Gratta, gratta ma non sempre vinci – 4 marzo 2010 –

Moltissimi italiani quotidianamente, confidando nella buona sorte, acquistano biglietti delle sempre più numerose e variegate lotterie istantanee.

Speranzosi si accingono poi, contestualmente o quasi all’acquisto, a “grattare” i cartoncini, ignari tuttavia che per ottenere la tanto agognata vincita non basta il placet della dea bendata, ma occorre altresì che il codice del tagliando fortunato, o presunto tale, sia incluso nel novero di quelli vincenti in precedenza stilato dall’istituto Poligrafico dello Stato e depositato presso uno studio notarile.

La Terza Sezione della Corte di Cassazione, con sentenza numero 3588 del 10 febbraio scorso, infatti, ha rigettato il ricorso presentato da una malcapitata scommettitrice bresciana che, rimasta vittima dell’errore di stampa dei tagliandi “sette e vinci” in precedenza acquistati, aveva a suo tempo deciso di far valere giudizialmente le proprie ragioni nei confronti dell’Amministrazione finanziaria dello Stato, reclamando la vincita “apparente” di trenta milioni delle vecchie lire.

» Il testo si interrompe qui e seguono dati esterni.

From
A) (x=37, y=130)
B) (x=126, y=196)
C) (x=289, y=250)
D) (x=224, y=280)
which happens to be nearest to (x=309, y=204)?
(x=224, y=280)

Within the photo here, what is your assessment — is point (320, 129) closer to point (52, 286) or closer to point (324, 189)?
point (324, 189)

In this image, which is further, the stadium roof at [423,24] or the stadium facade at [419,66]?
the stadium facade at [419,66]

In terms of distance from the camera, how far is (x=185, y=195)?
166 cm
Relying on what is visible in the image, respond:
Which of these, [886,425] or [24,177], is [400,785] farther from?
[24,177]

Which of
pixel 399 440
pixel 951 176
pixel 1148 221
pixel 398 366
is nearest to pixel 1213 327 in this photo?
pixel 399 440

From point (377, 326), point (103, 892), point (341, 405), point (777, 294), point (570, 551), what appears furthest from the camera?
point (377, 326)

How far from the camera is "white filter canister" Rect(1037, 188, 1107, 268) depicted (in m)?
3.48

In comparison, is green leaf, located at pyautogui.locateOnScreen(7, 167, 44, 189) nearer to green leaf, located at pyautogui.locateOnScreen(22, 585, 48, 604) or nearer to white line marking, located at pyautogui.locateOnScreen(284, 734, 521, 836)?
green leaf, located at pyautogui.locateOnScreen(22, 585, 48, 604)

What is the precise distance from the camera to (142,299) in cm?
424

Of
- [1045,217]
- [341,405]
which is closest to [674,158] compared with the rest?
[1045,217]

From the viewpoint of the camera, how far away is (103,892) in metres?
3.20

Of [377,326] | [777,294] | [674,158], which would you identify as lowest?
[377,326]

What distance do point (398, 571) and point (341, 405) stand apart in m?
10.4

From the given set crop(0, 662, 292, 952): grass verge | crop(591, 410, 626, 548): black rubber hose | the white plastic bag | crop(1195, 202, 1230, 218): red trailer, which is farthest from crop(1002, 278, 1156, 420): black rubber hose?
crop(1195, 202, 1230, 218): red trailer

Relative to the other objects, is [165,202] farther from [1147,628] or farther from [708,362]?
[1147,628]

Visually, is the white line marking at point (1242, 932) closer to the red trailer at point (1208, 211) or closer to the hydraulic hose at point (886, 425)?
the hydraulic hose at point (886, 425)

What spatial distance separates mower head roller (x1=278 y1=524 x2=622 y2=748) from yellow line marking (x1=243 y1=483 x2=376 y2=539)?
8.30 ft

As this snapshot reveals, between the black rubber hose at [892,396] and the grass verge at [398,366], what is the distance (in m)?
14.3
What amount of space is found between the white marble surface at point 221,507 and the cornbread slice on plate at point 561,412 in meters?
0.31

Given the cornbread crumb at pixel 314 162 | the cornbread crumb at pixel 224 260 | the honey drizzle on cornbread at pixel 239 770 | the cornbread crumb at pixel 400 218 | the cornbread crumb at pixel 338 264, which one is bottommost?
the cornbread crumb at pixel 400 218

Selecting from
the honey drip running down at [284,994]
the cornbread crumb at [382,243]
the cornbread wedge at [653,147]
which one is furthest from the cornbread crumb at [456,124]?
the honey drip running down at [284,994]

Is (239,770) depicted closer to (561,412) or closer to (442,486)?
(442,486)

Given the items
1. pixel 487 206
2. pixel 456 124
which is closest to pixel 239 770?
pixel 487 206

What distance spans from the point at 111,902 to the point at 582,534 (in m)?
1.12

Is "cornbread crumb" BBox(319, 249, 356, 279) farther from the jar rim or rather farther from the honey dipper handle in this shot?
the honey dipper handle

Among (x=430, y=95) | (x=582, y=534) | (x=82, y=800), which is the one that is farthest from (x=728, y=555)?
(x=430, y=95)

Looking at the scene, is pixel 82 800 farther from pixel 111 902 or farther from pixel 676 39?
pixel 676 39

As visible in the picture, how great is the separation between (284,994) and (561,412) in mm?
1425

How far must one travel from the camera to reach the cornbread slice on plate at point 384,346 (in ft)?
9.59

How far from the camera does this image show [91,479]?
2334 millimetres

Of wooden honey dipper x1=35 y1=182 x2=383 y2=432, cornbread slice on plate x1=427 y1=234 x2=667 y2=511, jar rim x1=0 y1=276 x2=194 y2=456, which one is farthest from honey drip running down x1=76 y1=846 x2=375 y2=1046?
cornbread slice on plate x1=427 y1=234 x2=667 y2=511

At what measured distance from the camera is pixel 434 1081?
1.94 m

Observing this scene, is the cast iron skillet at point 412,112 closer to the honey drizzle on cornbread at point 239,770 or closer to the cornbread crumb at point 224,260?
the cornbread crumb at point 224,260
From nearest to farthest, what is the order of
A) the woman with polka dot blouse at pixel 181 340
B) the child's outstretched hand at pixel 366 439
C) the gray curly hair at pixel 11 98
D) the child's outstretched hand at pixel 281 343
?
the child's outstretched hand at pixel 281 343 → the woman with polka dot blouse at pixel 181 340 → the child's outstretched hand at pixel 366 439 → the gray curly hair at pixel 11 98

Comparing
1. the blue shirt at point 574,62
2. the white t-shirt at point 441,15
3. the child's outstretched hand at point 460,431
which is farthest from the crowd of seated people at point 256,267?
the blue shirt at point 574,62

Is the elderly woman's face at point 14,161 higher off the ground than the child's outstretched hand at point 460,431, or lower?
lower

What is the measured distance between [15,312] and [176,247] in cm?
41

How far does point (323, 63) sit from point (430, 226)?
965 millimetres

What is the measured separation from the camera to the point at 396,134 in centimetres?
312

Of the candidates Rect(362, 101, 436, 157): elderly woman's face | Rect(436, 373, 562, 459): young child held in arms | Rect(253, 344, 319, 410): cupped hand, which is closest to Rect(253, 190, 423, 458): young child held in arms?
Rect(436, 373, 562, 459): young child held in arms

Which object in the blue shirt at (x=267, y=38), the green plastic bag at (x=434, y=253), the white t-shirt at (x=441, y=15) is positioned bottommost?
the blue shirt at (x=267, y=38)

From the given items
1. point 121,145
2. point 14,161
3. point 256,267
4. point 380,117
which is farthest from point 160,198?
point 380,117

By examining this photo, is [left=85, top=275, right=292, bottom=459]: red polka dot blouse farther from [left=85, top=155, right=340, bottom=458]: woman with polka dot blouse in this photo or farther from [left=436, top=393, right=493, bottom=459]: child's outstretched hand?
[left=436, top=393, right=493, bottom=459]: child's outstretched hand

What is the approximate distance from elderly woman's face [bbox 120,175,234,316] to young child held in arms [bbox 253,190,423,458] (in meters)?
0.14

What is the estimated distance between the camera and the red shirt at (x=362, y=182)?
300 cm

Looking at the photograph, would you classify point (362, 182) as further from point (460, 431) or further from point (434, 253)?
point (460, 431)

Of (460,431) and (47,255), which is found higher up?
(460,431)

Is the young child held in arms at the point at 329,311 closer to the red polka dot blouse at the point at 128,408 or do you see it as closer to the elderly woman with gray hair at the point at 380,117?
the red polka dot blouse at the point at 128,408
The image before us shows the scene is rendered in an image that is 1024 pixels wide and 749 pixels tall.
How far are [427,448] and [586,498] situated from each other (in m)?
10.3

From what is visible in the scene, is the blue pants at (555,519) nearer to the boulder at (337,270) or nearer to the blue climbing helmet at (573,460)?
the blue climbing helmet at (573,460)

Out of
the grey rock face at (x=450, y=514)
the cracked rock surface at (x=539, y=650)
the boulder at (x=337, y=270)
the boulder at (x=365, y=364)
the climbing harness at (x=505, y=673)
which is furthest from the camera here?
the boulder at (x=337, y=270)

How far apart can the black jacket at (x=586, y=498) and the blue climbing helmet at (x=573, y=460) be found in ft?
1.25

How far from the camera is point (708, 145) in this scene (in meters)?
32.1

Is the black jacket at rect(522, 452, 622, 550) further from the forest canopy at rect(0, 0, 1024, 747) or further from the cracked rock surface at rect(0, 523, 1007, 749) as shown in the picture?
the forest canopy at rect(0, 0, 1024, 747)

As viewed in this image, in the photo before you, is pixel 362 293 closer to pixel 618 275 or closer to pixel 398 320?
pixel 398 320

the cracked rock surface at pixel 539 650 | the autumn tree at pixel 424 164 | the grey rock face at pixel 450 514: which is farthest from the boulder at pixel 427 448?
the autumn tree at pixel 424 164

Nel particolare, alla giocatrice era stata subito negata la gioia di incassare il premio sul presupposto che i numeri crittografati relativi ai propri tagliandi, impressi nell’apposita striscia posta sotto lo spazio recante l’avvertenza “attenzione non grattare qui”, non sarebbero in realtà risultati vincenti.

I Giudici di Legittimità, nel confermare la decisione precedentemente emessa dalla Corte di Appello di Brescia, hanno difatti stabilito che i biglietti in parola avrebbero la natura di “titoli impropri” e, pertanto, lo scommettitore maturerebbe il proprio diritto soggettivo all’erogazione del premio non per la mera sussistenza di una “combinazione” vincente, ma perché le regole del contratto di lotteria da lui stesso accettate glielo attribuiscono in presenza di taluni presupposti, anche esterni al tagliando medesimo.

Nelle lotterie istantanee – a differenza di quelle tradizionali – la vincita non è infatti subordinata all’estrazione, “ma si verifica quando il giocatore viene in possesso di un biglietto che non soltanto deve recare la combinazione vincente, ma deve anche presentare un codice di validazione corrispondente ad uno dei codici segreti preindividuati e inseriti nelle liste depositate presso un notaio”.

Gli errori di stampa o, per meglio dire, le imperfezioni dei mezzi attraverso i quali la giocata viene attuata sarebbero irrilevanti nel caso di specie, posto che il “gratta e vinci” non potrebbe astrattamente essere ricondotto ai contratti di gioco e scommessa, ma rappresenterebbe una forma di “lotteria autorizzata”.

Conseguentemente il gestore, peraltro chiamato a rispondere verso gli acquirenti soltanto nei limiti del montepremi precedentemente messo loro a disposizione, “non è tenuto a corrispondere il premio al possessore del tagliando apparentemente vincente, ma risponde nei suoi confronti a titolo di inadempimento contrattuale, e può pertanto essere tenuto al solo risarcimento dei danni pari al costo del biglietto stesso, salvo gli ulteriori danni che questi assumesse e provasse, come conseguenze dell’errore di stampa”.

Nessuna tutela, dunque, per le legittime aspettative di incasso del premio in denaro da parte della sventurata scommettitrice, ma soltanto la magra – e beffarda – consolazione della restituzione del prezzo dei tagliandi acquistati illo tempore.